Apple hit with €1.8Bn EU fine on Spotify’s complaint
The European Union (EU) has now levied a hefty fine of €1.8 billion (roughly $2 billion) on Apple, marking a significant moment in the ongoing fight against dominance by Big Tech companies. This financial penalty stems from an investigation into Apple’s anti-competitive practices within the music streaming market on its iOS platform.
“The European Commission has fined Apple over €1.8 billion for abusing its dominant position on the market for the distribution of music streaming apps to iPhone and iPad users (‘iOS users’) through its App Store. In particular, the Commission found that Apple applied restrictions on app developers preventing them from informing iOS users about alternative and cheaper music subscription services available outside of the app (‘anti-steering provisions’). This is illegal under EU antitrust rules,” the EU noted in an official release.
The EU’s investigation into Apple’s App Store practices stemmed from complaints lodged by Spotify Technology SA and other music-streaming rivals. The core of the issue lies in Apple’s implementation of “anti-steering” provisions and accusations that Apple had abused its dominant position by imposing unfair restrictions on app developers, particularly those offering competing music-streaming services. These provisions effectively restrict music streaming app developers from informing users about alternative, potentially cheaper, subscription options outside of Apple’s App Store, and the price differences between the two. They are also forbidden from including links in their apps that lead iOS users to the websites of the app developers. This creates a crucial disadvantage for competing services like Spotify, limiting their ability to effectively communicate with users and potentially leading to higher subscription prices for consumers.
“For a decade, Apple abused its dominant position in the market for the distribution of music streaming apps through the App Store,” EU antitrust chief Margrethe Vestager commented on the matter. “They did so by restricting developers from informing consumers about alternative, cheaper music services available outside of the Apple ecosystem. Apple’s rules ended up harming consumers,” she stated. “Critical information was withheld so that consumers could not effectively use or make informed choices. Some consumers may have paid more because they weren’t aware that they could pay less if they subscribed outside of the app.”

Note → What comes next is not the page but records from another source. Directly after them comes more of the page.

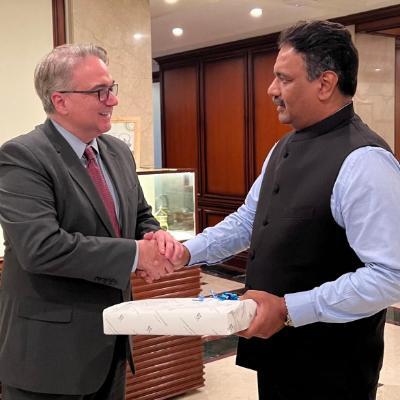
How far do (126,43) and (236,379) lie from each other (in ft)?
7.70

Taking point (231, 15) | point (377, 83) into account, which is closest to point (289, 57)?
point (231, 15)

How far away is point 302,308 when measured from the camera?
1524mm

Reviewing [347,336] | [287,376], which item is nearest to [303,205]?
[347,336]

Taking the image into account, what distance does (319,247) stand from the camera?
159cm

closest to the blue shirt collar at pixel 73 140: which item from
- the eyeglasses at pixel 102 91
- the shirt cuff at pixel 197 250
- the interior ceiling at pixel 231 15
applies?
the eyeglasses at pixel 102 91

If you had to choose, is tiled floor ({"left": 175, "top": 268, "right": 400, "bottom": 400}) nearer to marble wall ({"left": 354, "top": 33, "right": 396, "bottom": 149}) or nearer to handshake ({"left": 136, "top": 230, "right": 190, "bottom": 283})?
handshake ({"left": 136, "top": 230, "right": 190, "bottom": 283})

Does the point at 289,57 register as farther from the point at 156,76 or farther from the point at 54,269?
the point at 156,76

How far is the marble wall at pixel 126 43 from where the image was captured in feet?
12.3

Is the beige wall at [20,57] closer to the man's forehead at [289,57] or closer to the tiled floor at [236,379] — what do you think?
the tiled floor at [236,379]

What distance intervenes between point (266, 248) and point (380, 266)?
1.18ft

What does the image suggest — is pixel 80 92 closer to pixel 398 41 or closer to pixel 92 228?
pixel 92 228

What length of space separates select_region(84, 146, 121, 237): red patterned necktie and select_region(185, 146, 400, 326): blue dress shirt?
27.4 inches

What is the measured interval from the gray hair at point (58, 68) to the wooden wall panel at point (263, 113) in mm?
4822

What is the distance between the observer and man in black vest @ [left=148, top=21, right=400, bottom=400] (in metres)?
1.47
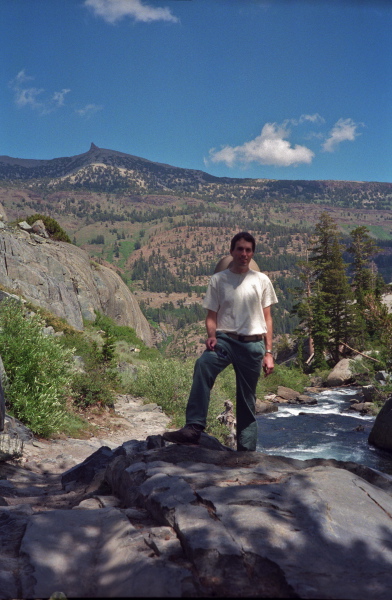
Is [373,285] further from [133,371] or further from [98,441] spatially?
[98,441]

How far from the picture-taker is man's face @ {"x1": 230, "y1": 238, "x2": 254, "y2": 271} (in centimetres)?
497

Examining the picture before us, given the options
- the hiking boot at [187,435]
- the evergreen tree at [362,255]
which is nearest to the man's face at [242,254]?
the hiking boot at [187,435]

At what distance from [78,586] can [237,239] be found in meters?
3.64

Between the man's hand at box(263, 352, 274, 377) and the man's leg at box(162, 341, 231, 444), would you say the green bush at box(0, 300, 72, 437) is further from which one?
the man's hand at box(263, 352, 274, 377)

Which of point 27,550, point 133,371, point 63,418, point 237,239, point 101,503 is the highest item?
point 237,239

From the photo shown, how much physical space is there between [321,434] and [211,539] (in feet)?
61.3

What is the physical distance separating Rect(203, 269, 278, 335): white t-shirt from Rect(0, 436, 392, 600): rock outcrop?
1.59 meters

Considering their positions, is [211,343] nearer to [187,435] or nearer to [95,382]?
[187,435]

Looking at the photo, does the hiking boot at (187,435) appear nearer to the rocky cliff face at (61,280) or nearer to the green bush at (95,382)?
the green bush at (95,382)

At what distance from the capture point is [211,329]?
5.03 metres

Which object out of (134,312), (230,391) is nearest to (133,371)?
(230,391)

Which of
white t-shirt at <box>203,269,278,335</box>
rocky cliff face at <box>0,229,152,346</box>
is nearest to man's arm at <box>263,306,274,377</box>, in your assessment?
white t-shirt at <box>203,269,278,335</box>

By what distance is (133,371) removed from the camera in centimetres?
1909

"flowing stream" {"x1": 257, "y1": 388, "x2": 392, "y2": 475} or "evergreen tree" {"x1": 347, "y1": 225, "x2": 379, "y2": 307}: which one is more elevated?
"evergreen tree" {"x1": 347, "y1": 225, "x2": 379, "y2": 307}
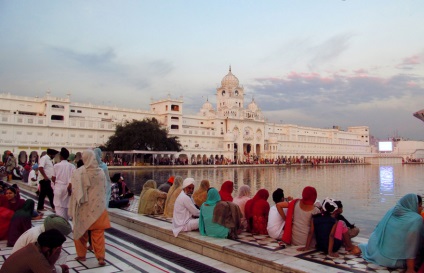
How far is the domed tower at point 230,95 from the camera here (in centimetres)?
6685

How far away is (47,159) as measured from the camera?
7.95 metres

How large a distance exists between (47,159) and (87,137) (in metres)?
40.4

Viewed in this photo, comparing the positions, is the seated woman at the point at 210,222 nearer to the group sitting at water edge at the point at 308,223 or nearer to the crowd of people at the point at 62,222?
the group sitting at water edge at the point at 308,223

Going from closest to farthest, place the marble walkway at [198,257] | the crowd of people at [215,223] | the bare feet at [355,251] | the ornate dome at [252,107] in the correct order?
the crowd of people at [215,223], the marble walkway at [198,257], the bare feet at [355,251], the ornate dome at [252,107]

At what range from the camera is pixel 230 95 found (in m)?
68.1

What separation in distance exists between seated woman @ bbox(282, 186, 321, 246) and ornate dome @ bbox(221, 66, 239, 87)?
64307 millimetres

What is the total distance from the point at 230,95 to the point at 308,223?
63.7m

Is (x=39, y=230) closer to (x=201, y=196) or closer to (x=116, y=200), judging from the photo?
(x=201, y=196)

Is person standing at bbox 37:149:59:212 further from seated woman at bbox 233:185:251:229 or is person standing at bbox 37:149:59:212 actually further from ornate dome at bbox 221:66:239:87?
ornate dome at bbox 221:66:239:87

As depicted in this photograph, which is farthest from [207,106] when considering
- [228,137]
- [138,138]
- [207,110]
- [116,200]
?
[116,200]

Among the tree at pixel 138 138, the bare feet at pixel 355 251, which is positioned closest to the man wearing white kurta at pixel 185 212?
the bare feet at pixel 355 251

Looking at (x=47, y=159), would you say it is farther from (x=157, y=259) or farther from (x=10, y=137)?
(x=10, y=137)

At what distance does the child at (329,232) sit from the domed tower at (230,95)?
200 feet

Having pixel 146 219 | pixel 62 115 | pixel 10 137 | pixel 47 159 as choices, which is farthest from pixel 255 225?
pixel 62 115
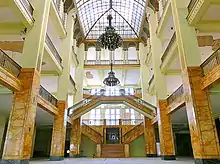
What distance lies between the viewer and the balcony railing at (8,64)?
8531 millimetres

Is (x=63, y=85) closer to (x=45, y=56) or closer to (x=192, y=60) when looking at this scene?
(x=45, y=56)

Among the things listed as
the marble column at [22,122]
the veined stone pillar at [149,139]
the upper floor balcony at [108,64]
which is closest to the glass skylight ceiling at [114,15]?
the upper floor balcony at [108,64]

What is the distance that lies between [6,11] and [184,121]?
14995 millimetres

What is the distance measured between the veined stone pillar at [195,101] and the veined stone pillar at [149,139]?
9662 mm

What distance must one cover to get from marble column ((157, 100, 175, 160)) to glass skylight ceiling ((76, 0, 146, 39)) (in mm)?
12410

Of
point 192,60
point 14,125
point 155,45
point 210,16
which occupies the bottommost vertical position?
point 14,125

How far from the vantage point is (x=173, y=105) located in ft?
40.7

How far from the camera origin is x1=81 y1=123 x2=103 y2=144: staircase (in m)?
20.4

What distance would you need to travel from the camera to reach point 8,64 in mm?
8977

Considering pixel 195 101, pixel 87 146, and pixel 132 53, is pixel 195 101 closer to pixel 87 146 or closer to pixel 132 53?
pixel 87 146

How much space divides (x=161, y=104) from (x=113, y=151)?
25.7 ft

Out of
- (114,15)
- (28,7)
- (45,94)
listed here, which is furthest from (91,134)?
(114,15)

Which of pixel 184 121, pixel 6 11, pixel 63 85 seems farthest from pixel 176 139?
pixel 6 11

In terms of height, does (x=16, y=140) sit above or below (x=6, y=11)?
below
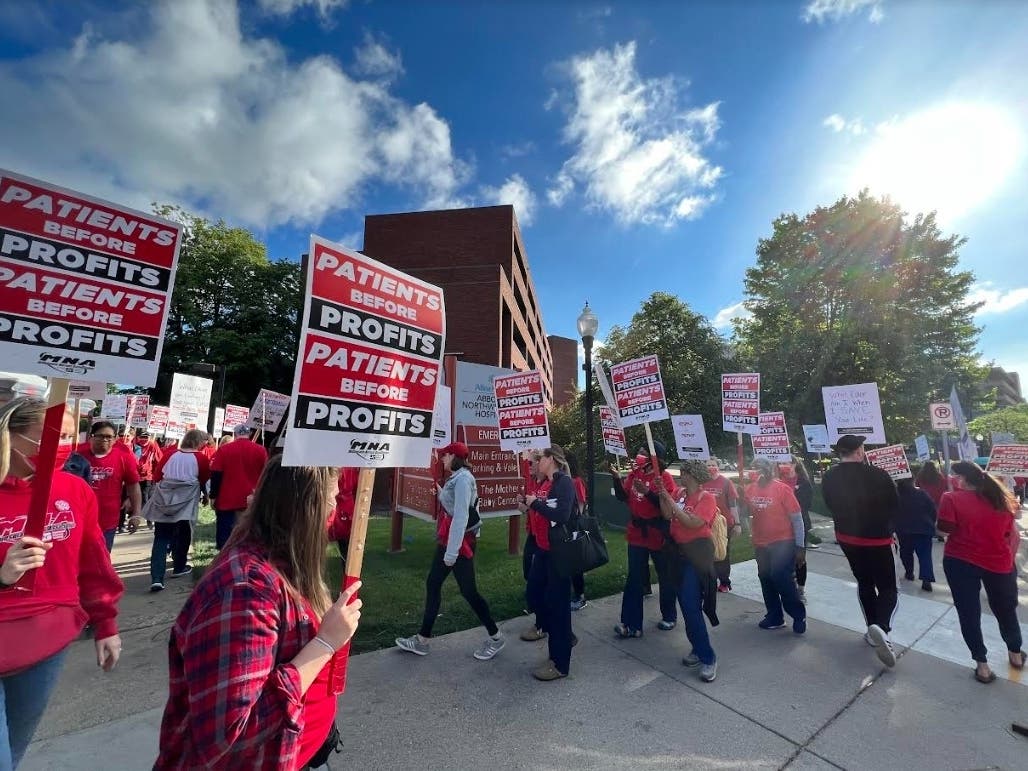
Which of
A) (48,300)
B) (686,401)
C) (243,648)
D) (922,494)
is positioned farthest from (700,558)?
(686,401)

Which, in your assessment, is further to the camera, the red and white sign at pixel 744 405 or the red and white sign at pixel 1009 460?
the red and white sign at pixel 744 405

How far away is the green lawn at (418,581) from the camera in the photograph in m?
5.36

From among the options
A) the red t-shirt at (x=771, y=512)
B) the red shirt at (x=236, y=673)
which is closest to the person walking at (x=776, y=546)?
the red t-shirt at (x=771, y=512)

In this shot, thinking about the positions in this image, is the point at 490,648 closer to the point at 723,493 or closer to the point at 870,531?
the point at 870,531

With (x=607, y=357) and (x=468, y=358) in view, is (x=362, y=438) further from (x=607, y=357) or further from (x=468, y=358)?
(x=607, y=357)

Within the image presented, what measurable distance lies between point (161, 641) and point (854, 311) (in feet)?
93.5

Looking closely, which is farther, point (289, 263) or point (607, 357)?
point (289, 263)

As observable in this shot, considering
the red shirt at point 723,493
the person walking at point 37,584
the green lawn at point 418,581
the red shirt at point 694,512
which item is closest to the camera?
the person walking at point 37,584

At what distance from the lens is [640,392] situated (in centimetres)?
630

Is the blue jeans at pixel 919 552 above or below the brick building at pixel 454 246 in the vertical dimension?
below

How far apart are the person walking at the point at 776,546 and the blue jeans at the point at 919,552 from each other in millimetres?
2954

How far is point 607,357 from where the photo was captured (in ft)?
89.8

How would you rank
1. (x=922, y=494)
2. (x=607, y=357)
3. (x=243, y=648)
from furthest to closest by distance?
(x=607, y=357) → (x=922, y=494) → (x=243, y=648)

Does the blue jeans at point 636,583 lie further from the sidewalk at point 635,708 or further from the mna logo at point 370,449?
the mna logo at point 370,449
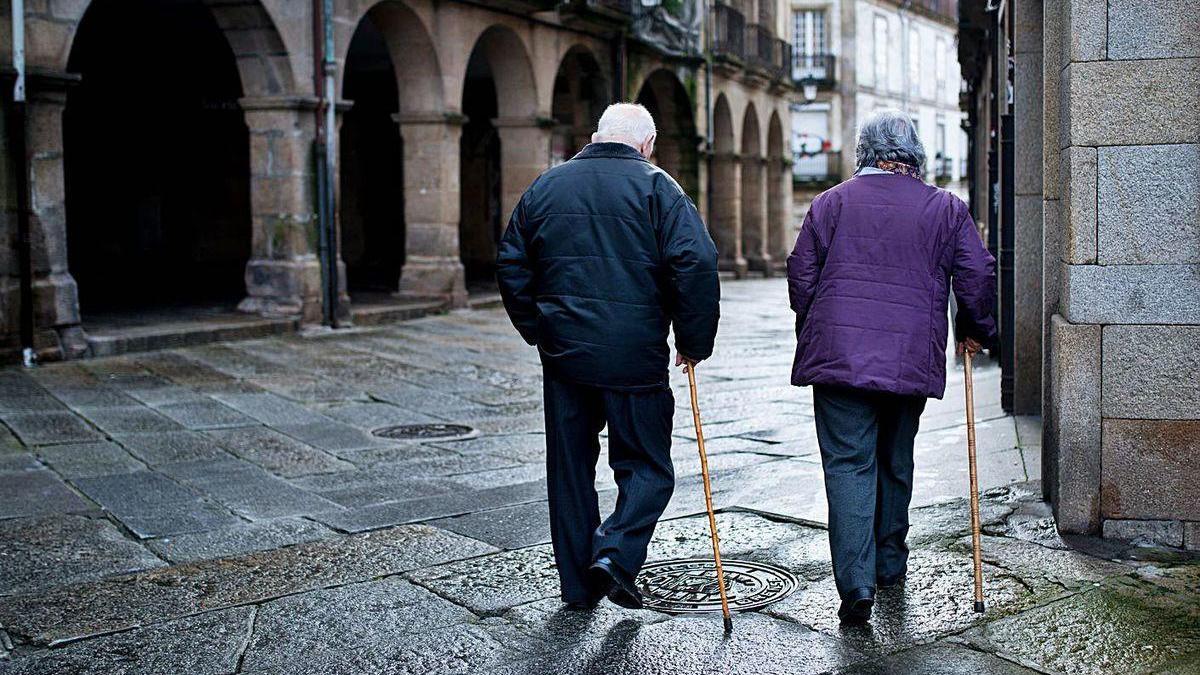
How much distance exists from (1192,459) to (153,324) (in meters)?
10.9

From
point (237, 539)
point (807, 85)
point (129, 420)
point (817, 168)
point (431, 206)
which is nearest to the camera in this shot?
point (237, 539)

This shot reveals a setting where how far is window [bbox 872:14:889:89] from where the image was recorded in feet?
164

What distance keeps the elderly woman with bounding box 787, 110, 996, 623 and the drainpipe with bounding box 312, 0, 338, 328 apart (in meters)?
11.1

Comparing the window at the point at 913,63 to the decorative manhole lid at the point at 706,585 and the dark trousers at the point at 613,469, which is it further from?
the dark trousers at the point at 613,469

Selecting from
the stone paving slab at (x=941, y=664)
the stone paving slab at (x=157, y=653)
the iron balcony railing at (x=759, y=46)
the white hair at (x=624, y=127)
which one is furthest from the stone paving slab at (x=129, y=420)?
the iron balcony railing at (x=759, y=46)

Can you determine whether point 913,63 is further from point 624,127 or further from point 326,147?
point 624,127

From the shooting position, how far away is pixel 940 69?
54844 mm

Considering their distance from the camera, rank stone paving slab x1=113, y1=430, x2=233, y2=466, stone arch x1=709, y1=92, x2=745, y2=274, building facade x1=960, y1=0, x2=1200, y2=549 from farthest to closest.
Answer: stone arch x1=709, y1=92, x2=745, y2=274, stone paving slab x1=113, y1=430, x2=233, y2=466, building facade x1=960, y1=0, x2=1200, y2=549

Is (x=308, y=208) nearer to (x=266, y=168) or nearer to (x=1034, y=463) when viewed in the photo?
(x=266, y=168)

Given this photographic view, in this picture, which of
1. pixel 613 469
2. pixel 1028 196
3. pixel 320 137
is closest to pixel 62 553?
pixel 613 469

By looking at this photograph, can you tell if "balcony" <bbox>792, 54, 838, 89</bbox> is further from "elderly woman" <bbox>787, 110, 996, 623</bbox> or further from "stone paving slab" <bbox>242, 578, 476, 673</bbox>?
"stone paving slab" <bbox>242, 578, 476, 673</bbox>

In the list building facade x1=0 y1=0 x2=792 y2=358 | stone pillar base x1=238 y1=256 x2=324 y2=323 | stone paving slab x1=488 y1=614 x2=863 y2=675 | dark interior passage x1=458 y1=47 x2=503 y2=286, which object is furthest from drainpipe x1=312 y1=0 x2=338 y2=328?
dark interior passage x1=458 y1=47 x2=503 y2=286

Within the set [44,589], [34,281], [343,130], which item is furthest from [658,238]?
[343,130]

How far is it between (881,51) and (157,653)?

For its part, the Cupertino-headquartered tech titan contested the EU’s decision, claiming it lacked “credible evidence of consumer harm” and disregarded the reality of a vibrant and competitive music streaming market. “What’s clear is that this decision is not grounded in existing competition law,” Apple writes. “It’s an effort by the Commission to enforce the DMA [Digital Markets Act] before the DMA becomes law. The reality is that European consumers have more choices than ever. Ironically, in the name of competition, today’s decision just cements the dominant position of a successful European company that is the digital music market’s runaway leader.”
Apple went on to claim that the primary beneficiary of this decision was Spotify, its leading competitor, which it accused of misusing the investigation process. In a statement, Apple claimed that Spotify had “spent the best part of a decade attempting to fashion competition complaints with little grounding in reality.”